Below is a listing; retype exactly the lines between the one containing "Gucci Blue Patent" and the one containing "Arden Grange Adult", inclusive, minus the pictures.
[[ Task input, beginning ]]
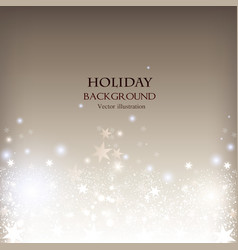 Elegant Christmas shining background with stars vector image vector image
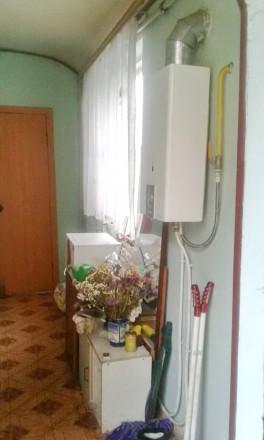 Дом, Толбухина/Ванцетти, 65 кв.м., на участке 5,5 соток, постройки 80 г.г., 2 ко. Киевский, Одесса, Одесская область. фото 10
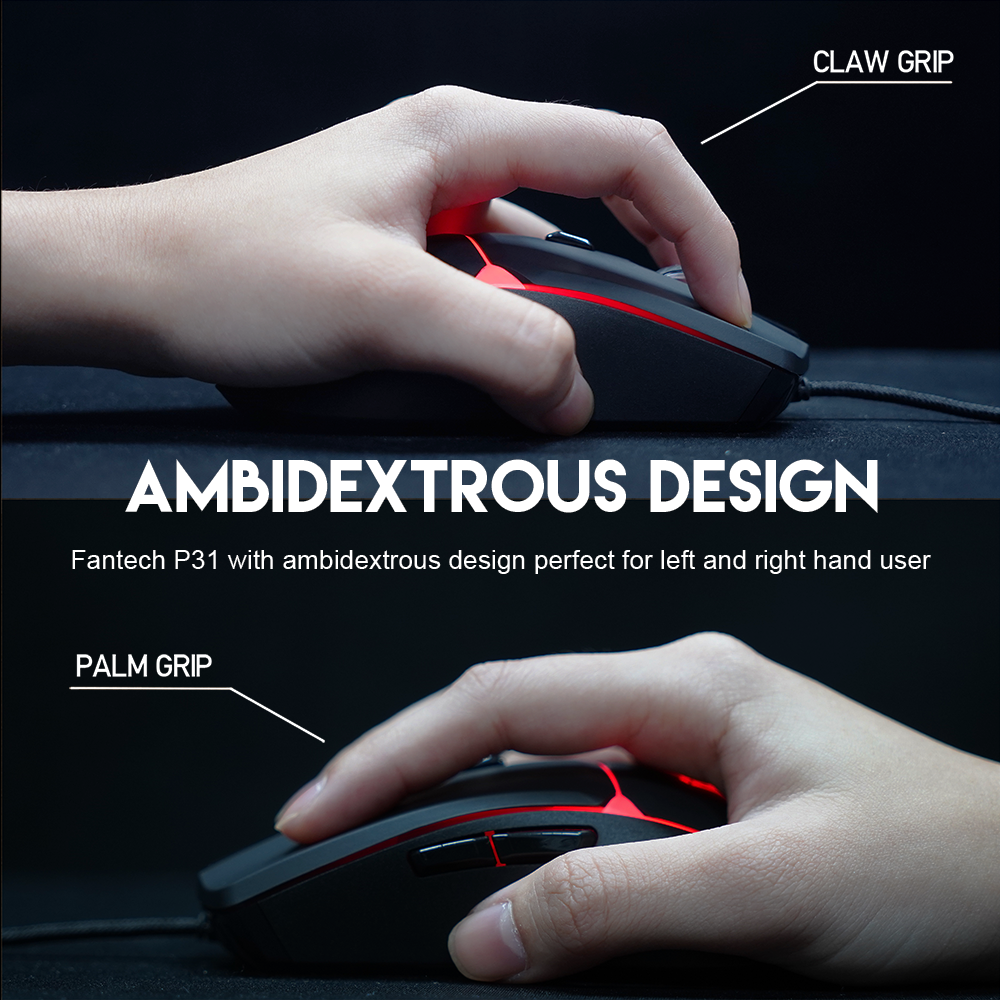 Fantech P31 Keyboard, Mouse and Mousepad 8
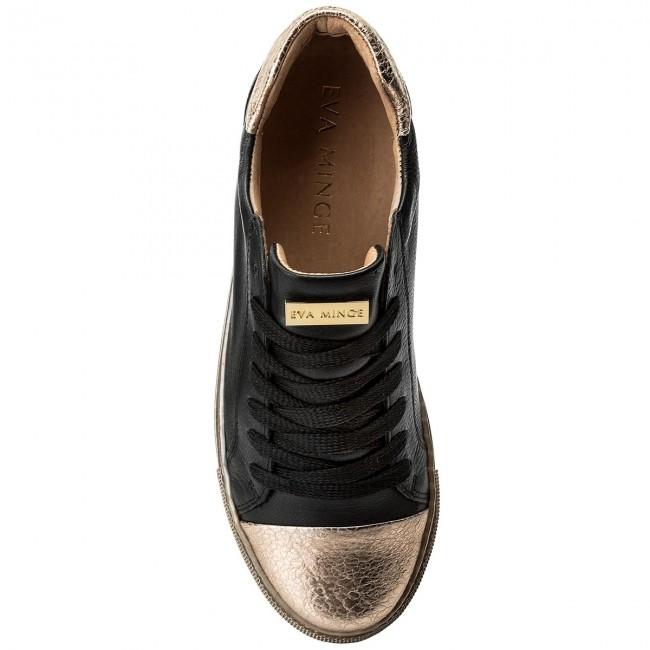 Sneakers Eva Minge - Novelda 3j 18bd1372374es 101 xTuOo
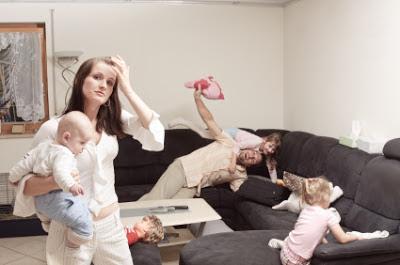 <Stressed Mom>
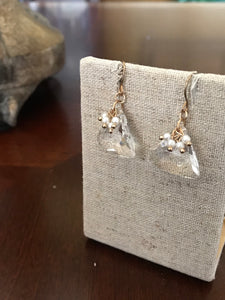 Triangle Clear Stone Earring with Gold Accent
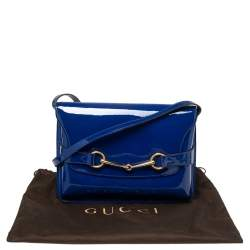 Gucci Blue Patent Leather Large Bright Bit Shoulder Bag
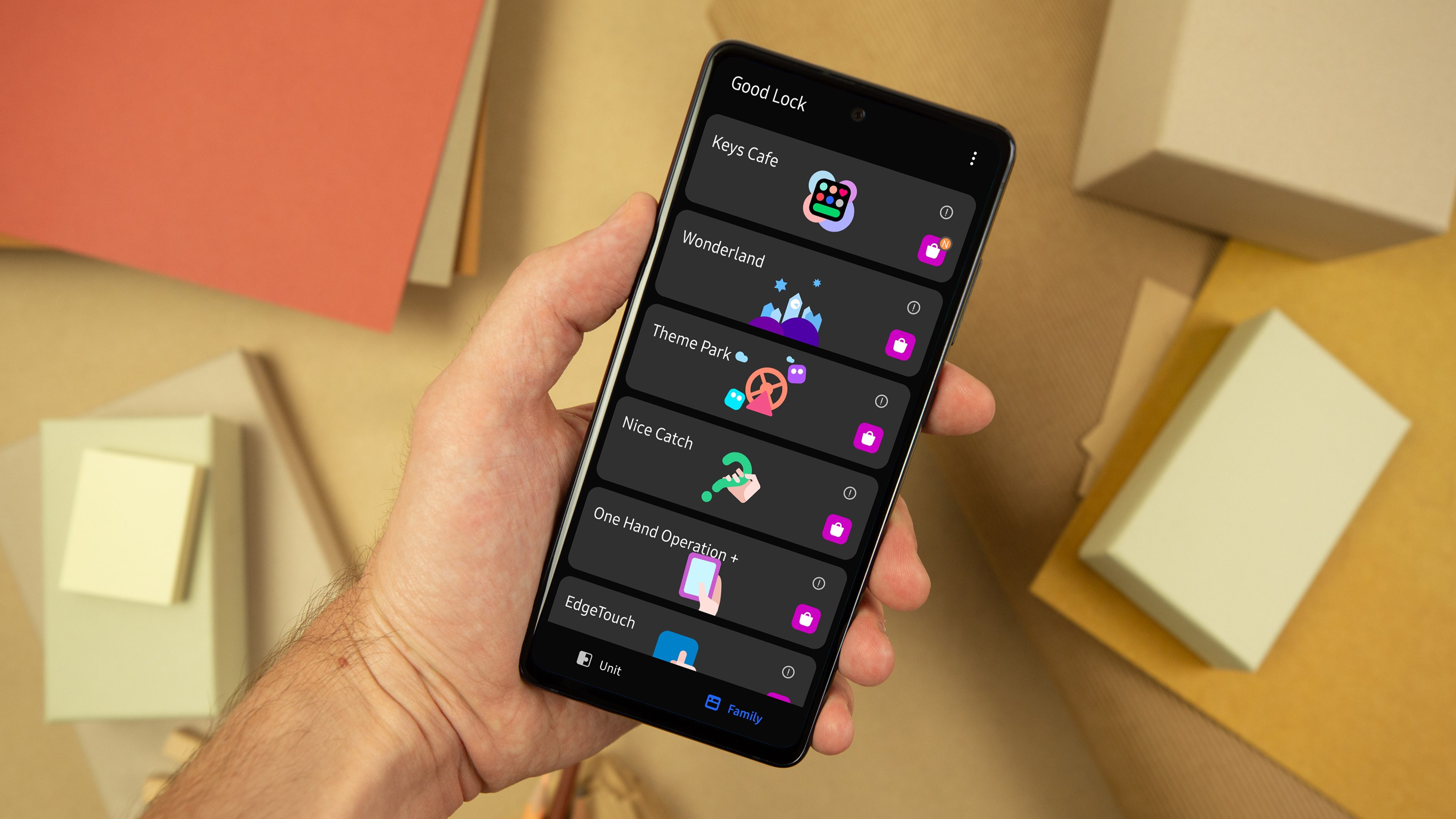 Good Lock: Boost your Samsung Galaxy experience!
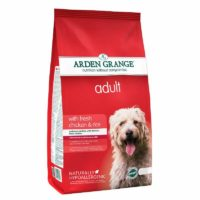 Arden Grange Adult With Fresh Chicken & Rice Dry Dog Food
[[ Task input, end ]]
[[ Task input, beginning ]]
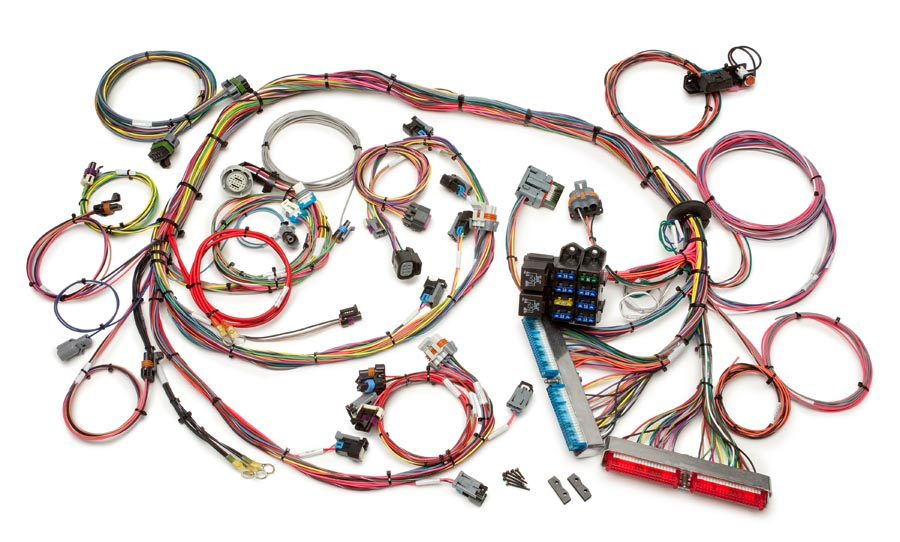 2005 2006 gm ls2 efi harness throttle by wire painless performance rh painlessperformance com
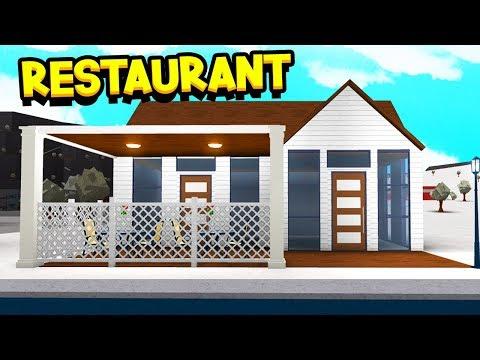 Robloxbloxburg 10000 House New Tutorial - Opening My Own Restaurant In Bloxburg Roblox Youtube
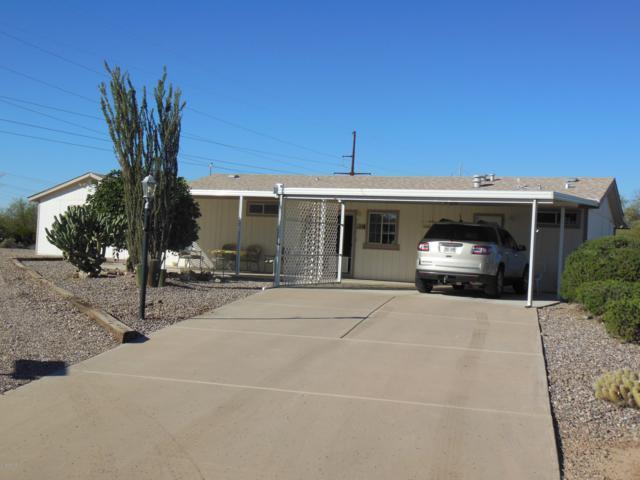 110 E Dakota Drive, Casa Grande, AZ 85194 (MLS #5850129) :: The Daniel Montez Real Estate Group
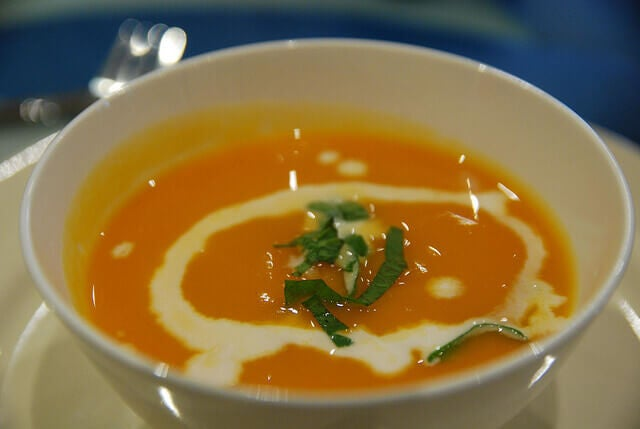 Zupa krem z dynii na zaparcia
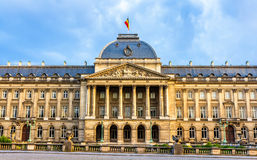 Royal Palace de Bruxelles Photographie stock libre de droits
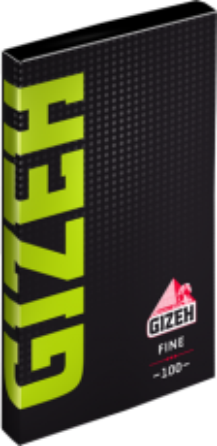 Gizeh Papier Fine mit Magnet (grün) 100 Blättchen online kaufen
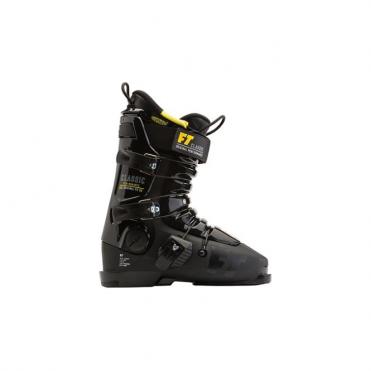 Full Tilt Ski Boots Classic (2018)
[[ Task input, end ]]
**Written response:**
 Gucci Blue Patent Leather Large Bright Bit Shoulder Bag
 Good Lock: Boost your Samsung Galaxy experience!
 Arden Grange Adult With Fresh Chicken & Rice Dry Dog Food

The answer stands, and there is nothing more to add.